# About this task
Go through the entries and copy every line that has the string "maximum" in it.
══════════════════════════════
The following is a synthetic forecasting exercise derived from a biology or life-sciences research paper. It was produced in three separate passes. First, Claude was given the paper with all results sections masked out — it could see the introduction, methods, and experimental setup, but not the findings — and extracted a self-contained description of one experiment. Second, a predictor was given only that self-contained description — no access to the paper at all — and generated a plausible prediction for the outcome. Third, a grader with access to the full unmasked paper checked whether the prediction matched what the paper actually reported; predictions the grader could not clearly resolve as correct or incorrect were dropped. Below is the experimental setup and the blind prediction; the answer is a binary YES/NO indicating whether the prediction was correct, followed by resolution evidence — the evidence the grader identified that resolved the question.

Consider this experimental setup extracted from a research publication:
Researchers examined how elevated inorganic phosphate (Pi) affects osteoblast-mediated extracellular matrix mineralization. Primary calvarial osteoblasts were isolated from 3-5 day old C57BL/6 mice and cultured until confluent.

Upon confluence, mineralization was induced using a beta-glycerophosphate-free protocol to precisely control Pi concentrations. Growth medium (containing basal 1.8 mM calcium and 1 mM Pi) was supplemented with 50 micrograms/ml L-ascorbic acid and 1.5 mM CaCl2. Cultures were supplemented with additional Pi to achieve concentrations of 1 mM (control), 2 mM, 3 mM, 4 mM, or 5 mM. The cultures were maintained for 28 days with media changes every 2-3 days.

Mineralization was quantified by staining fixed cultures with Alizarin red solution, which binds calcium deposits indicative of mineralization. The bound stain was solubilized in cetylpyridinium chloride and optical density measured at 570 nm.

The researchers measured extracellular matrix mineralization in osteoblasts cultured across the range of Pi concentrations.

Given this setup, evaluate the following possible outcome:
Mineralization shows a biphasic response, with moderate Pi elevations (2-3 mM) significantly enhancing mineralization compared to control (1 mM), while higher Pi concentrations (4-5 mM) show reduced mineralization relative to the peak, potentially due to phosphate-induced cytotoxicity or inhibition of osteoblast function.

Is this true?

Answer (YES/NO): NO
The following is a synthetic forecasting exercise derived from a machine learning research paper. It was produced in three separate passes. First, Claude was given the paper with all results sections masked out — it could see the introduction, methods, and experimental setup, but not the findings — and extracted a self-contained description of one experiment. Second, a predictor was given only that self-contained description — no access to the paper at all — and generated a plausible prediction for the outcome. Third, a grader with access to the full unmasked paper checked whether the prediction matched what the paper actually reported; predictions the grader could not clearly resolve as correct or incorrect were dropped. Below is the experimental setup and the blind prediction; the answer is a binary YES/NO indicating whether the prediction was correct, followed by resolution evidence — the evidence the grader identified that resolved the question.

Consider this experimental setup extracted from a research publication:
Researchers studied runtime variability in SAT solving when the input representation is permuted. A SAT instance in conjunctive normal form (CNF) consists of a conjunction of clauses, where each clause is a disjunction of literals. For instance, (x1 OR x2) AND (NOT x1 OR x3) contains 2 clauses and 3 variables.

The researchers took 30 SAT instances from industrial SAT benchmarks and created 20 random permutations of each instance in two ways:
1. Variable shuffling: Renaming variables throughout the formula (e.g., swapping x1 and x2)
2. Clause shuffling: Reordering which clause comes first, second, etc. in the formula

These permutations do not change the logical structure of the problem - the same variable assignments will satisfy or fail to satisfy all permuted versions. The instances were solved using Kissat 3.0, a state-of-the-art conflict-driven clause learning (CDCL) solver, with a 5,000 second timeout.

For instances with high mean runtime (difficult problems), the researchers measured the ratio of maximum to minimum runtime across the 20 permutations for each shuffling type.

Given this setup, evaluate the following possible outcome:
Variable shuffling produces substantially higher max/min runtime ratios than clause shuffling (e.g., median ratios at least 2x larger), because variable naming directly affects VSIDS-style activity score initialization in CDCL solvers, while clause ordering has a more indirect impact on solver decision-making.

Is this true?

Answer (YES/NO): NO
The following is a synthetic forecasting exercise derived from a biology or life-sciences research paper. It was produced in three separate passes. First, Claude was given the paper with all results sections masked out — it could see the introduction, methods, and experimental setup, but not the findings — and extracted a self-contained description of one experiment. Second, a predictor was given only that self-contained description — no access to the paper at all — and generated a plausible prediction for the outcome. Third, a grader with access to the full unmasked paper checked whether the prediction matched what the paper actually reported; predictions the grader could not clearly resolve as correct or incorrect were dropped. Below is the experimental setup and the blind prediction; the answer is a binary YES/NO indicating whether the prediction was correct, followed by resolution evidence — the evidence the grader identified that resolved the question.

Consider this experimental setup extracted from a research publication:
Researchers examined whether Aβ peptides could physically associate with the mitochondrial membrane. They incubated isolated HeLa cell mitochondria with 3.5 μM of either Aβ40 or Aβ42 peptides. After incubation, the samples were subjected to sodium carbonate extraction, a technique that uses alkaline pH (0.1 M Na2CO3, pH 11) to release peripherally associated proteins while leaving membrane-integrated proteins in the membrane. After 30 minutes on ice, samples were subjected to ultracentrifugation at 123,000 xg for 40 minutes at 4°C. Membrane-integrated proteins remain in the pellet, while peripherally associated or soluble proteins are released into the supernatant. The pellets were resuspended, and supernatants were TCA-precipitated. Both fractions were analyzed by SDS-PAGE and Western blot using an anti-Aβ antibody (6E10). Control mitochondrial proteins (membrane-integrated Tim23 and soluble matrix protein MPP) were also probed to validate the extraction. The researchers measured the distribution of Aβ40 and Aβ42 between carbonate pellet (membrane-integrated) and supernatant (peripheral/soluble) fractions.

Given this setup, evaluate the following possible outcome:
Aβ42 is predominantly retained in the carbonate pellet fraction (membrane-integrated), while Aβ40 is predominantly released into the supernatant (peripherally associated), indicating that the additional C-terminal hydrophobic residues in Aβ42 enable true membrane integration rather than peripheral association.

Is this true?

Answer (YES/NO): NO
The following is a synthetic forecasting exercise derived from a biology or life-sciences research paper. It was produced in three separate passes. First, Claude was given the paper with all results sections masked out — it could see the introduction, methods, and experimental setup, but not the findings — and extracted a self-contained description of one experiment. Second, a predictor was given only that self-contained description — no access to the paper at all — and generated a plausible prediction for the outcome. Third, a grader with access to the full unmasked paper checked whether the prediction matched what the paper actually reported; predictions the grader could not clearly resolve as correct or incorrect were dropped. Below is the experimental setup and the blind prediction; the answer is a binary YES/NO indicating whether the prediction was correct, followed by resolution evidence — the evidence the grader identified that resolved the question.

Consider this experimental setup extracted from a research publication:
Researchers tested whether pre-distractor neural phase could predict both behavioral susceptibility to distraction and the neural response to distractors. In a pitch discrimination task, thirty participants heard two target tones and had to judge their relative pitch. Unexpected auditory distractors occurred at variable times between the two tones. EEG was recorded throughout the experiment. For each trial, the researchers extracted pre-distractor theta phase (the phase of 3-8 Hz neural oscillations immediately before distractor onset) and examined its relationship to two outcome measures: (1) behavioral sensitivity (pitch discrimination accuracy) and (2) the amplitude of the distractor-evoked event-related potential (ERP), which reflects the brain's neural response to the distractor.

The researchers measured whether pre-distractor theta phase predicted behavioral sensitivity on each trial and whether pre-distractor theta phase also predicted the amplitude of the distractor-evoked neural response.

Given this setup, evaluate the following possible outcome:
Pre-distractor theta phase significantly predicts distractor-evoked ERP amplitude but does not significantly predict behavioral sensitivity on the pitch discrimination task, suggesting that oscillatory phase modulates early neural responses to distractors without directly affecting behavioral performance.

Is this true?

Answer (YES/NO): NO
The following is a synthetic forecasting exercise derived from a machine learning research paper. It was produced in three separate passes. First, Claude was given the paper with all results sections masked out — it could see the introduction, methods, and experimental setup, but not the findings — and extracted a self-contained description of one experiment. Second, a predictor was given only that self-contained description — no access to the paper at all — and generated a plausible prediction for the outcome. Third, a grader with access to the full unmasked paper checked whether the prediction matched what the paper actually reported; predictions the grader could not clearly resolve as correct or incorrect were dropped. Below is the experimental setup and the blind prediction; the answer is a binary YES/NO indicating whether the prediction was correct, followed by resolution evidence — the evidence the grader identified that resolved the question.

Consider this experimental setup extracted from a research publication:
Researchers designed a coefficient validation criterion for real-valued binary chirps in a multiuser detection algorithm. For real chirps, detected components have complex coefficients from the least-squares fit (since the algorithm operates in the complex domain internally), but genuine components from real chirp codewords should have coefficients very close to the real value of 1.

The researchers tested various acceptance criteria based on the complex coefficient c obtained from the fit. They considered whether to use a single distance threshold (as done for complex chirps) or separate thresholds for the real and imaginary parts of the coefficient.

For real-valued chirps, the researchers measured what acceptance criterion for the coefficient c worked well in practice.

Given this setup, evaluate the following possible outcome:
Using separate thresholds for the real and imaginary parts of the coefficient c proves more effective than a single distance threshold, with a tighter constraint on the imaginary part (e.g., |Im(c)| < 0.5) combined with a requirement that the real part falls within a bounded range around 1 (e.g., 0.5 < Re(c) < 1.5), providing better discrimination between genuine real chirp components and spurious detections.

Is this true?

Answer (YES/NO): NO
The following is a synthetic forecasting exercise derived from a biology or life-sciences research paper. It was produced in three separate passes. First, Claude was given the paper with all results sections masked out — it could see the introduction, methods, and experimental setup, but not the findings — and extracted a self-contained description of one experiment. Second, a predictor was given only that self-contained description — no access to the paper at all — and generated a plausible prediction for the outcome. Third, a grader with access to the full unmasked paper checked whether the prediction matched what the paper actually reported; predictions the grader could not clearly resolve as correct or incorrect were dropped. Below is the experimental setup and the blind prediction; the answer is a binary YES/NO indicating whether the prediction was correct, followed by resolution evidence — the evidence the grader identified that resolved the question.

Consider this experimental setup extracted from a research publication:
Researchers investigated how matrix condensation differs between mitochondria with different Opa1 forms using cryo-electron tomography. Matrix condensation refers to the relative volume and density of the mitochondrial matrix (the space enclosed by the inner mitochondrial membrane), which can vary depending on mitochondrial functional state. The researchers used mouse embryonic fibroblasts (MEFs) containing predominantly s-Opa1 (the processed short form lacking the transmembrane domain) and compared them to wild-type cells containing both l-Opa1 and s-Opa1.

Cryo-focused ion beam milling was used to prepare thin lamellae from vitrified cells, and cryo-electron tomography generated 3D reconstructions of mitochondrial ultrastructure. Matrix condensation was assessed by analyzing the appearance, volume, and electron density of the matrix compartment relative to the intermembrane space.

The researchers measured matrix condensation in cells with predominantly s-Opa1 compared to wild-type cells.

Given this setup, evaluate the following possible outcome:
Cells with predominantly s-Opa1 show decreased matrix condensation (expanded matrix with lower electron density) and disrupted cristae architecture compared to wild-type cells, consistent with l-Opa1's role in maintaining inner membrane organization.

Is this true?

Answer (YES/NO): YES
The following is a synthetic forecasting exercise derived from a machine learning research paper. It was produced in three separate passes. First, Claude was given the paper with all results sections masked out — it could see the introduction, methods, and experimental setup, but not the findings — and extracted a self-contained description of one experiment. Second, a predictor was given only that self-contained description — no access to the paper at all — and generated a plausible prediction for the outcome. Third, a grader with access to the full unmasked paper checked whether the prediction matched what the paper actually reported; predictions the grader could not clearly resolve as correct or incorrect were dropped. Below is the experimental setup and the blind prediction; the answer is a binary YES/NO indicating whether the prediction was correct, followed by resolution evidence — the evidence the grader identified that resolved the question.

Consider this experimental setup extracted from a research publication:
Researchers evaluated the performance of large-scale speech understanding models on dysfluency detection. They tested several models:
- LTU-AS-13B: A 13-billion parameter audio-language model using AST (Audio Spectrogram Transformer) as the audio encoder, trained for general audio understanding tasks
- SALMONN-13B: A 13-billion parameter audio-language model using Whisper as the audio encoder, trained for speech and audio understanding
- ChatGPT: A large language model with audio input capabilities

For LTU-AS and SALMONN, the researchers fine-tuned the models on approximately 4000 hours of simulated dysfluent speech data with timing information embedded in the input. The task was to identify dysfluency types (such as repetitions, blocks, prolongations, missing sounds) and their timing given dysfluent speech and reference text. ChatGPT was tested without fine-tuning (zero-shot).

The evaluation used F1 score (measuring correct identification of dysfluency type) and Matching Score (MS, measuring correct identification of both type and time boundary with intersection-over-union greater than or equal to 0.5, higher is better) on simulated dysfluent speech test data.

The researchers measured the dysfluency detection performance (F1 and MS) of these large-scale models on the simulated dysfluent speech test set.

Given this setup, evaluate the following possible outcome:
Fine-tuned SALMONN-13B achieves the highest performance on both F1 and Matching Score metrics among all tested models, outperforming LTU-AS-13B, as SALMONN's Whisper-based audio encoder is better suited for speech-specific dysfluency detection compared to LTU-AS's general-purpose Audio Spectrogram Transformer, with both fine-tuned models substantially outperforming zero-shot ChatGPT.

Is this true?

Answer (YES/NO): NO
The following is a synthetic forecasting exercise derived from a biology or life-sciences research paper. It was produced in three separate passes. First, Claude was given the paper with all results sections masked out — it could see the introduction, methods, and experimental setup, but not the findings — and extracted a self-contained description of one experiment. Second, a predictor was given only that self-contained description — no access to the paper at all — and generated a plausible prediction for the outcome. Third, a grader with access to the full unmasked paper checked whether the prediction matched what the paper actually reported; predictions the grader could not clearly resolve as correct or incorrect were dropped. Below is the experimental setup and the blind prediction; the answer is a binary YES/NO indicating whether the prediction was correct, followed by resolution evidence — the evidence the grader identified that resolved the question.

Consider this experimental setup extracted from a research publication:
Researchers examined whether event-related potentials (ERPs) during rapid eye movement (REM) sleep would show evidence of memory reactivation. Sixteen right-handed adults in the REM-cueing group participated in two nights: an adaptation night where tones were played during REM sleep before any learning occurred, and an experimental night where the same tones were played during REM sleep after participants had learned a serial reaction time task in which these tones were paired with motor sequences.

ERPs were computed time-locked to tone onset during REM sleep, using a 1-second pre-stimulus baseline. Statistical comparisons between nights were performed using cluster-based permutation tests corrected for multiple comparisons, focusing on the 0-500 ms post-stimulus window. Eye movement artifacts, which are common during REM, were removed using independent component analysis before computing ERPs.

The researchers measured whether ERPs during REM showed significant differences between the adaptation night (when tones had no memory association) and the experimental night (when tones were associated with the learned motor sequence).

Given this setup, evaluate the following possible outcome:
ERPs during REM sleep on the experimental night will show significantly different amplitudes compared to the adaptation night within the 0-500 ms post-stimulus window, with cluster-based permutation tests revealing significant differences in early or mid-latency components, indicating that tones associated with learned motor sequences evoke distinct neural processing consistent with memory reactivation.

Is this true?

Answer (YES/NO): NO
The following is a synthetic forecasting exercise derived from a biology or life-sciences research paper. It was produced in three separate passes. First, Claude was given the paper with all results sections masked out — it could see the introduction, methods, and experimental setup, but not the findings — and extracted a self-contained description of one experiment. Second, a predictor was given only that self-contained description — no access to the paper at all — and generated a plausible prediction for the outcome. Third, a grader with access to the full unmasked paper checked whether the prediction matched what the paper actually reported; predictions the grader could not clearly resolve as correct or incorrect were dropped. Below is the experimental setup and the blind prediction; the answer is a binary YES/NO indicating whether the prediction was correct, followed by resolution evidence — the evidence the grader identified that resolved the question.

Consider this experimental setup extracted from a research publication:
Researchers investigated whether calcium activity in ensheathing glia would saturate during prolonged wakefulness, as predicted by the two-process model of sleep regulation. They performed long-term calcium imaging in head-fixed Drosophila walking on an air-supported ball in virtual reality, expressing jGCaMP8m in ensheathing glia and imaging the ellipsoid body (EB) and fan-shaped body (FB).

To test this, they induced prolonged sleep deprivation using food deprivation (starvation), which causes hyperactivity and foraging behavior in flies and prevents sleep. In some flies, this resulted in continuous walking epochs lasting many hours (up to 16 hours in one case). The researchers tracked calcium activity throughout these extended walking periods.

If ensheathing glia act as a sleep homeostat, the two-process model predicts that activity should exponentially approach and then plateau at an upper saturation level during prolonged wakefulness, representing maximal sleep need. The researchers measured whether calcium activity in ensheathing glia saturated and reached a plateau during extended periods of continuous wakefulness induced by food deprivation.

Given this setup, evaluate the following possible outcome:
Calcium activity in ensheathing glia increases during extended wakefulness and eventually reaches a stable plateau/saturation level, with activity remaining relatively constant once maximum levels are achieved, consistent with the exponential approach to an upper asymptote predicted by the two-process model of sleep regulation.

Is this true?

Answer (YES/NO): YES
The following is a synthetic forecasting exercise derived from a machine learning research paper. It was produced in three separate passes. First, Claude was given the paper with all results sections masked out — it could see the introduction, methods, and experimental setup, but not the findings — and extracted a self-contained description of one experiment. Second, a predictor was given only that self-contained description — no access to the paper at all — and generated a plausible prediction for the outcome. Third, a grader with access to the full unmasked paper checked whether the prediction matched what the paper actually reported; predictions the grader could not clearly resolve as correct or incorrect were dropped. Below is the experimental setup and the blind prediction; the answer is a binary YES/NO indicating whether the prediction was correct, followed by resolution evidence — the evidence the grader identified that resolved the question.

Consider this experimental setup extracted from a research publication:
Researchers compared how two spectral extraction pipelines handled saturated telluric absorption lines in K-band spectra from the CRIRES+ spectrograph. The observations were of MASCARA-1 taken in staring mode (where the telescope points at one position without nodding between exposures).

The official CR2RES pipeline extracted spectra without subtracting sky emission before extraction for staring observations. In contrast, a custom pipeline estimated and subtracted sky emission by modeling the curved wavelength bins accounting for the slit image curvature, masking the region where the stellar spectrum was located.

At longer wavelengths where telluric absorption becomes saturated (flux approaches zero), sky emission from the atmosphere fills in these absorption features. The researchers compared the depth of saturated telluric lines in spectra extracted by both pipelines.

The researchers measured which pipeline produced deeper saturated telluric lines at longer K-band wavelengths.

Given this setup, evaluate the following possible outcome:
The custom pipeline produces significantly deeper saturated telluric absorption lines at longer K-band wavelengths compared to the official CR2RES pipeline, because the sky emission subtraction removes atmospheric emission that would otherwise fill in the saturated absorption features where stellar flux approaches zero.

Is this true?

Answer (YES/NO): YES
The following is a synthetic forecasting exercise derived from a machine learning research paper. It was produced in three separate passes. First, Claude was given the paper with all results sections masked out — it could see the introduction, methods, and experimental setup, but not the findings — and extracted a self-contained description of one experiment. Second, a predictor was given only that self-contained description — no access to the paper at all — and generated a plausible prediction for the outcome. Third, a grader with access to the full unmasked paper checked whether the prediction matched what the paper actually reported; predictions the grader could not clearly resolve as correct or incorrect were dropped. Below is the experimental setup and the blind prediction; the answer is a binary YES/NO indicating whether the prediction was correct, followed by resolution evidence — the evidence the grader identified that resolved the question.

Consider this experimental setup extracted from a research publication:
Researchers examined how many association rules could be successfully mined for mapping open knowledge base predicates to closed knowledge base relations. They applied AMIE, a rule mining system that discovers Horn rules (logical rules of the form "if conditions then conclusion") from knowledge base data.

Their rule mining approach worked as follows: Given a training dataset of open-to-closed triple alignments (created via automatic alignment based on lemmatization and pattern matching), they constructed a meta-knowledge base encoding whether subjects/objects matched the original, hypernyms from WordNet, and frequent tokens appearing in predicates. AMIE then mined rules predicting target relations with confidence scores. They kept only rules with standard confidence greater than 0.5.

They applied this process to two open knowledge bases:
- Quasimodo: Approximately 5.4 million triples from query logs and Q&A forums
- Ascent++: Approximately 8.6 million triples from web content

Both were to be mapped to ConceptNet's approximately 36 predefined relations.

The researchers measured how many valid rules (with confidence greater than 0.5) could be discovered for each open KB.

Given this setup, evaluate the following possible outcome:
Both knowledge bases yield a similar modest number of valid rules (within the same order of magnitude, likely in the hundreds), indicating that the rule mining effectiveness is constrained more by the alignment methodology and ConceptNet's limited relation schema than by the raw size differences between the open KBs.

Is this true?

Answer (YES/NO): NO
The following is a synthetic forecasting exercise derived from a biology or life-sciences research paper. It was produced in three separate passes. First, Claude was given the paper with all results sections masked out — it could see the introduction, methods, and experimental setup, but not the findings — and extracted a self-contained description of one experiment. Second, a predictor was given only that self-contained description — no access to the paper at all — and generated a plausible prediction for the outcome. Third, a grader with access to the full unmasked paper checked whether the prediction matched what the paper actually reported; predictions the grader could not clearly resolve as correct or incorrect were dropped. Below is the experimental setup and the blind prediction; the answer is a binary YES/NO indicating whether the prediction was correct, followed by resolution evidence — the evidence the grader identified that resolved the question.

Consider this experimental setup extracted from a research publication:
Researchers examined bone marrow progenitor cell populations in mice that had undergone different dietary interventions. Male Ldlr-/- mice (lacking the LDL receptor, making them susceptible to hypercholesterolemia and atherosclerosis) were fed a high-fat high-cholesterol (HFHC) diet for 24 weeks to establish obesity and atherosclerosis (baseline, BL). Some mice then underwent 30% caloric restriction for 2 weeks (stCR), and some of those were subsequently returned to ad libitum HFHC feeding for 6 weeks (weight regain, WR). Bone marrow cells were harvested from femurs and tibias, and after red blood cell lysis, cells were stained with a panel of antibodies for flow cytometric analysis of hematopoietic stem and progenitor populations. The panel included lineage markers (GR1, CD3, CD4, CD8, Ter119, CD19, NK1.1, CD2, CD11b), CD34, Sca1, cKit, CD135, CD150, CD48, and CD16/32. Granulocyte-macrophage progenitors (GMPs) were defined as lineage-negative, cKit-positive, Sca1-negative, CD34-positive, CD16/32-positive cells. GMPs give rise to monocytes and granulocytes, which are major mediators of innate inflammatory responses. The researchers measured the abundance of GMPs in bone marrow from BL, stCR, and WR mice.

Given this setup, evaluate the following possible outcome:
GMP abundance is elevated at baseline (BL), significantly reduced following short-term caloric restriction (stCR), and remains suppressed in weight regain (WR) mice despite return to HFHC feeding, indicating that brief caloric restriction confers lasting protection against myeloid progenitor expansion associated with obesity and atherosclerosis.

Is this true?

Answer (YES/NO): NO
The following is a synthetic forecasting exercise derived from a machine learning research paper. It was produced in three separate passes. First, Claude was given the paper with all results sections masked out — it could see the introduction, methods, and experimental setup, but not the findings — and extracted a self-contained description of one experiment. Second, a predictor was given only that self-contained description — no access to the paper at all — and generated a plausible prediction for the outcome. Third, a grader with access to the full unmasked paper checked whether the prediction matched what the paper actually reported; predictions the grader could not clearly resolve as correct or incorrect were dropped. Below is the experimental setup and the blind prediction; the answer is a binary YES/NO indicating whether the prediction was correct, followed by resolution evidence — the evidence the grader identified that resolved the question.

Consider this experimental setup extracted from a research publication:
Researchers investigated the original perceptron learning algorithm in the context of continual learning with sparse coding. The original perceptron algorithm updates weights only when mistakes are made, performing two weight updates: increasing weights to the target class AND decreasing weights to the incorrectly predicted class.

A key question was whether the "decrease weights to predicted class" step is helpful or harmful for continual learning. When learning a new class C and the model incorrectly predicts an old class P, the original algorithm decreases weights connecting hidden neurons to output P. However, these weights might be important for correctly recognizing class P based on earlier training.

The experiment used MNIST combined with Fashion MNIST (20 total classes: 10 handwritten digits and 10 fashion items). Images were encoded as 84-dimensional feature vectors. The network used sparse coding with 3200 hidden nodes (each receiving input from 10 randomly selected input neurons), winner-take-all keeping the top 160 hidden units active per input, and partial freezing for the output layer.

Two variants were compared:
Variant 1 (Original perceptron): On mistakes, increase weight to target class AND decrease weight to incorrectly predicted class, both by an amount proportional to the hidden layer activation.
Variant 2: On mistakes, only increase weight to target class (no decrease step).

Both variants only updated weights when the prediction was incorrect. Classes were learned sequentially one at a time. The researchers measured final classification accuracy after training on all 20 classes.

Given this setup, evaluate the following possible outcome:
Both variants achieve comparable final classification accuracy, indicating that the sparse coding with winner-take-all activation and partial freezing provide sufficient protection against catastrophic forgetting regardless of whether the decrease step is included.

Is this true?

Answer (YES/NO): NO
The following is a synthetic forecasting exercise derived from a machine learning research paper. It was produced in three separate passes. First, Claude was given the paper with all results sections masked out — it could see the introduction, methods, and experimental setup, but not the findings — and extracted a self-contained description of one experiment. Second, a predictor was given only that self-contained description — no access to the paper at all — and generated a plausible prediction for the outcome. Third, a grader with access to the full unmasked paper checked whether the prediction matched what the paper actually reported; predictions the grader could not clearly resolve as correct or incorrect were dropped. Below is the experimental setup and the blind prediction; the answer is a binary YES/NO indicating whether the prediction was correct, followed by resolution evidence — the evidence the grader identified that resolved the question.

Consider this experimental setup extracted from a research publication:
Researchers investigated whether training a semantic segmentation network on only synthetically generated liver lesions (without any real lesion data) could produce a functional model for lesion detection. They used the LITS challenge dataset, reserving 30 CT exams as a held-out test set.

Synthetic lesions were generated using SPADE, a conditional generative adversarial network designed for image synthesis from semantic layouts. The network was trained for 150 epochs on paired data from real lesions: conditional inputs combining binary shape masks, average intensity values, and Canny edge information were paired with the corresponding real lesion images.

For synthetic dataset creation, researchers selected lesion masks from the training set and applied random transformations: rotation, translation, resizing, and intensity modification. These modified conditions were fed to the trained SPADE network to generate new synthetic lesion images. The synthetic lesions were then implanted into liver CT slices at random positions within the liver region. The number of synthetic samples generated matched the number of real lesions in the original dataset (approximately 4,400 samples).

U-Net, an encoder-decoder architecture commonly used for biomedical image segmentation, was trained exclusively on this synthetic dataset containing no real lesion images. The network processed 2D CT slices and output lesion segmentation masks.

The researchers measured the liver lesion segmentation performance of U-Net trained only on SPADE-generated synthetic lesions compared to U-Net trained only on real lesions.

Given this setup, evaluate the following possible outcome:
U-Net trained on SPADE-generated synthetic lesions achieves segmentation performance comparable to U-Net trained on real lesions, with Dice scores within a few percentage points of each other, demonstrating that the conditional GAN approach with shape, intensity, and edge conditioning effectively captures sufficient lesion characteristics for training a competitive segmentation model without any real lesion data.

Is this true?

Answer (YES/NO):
══════════════════════════════
# Exercise result
For instances with high mean runtime (difficult problems), the researchers measured the ratio of maximum to minimum runtime across the 20 permutations for each shuffling type.
Calcium activity in ensheathing glia increases during extended wakefulness and eventually reaches a stable plateau/saturation level, with activity remaining relatively constant once maximum levels are achieved, consistent with the exponential approach to an upper asymptote predicted by the two-process model of sleep regulation.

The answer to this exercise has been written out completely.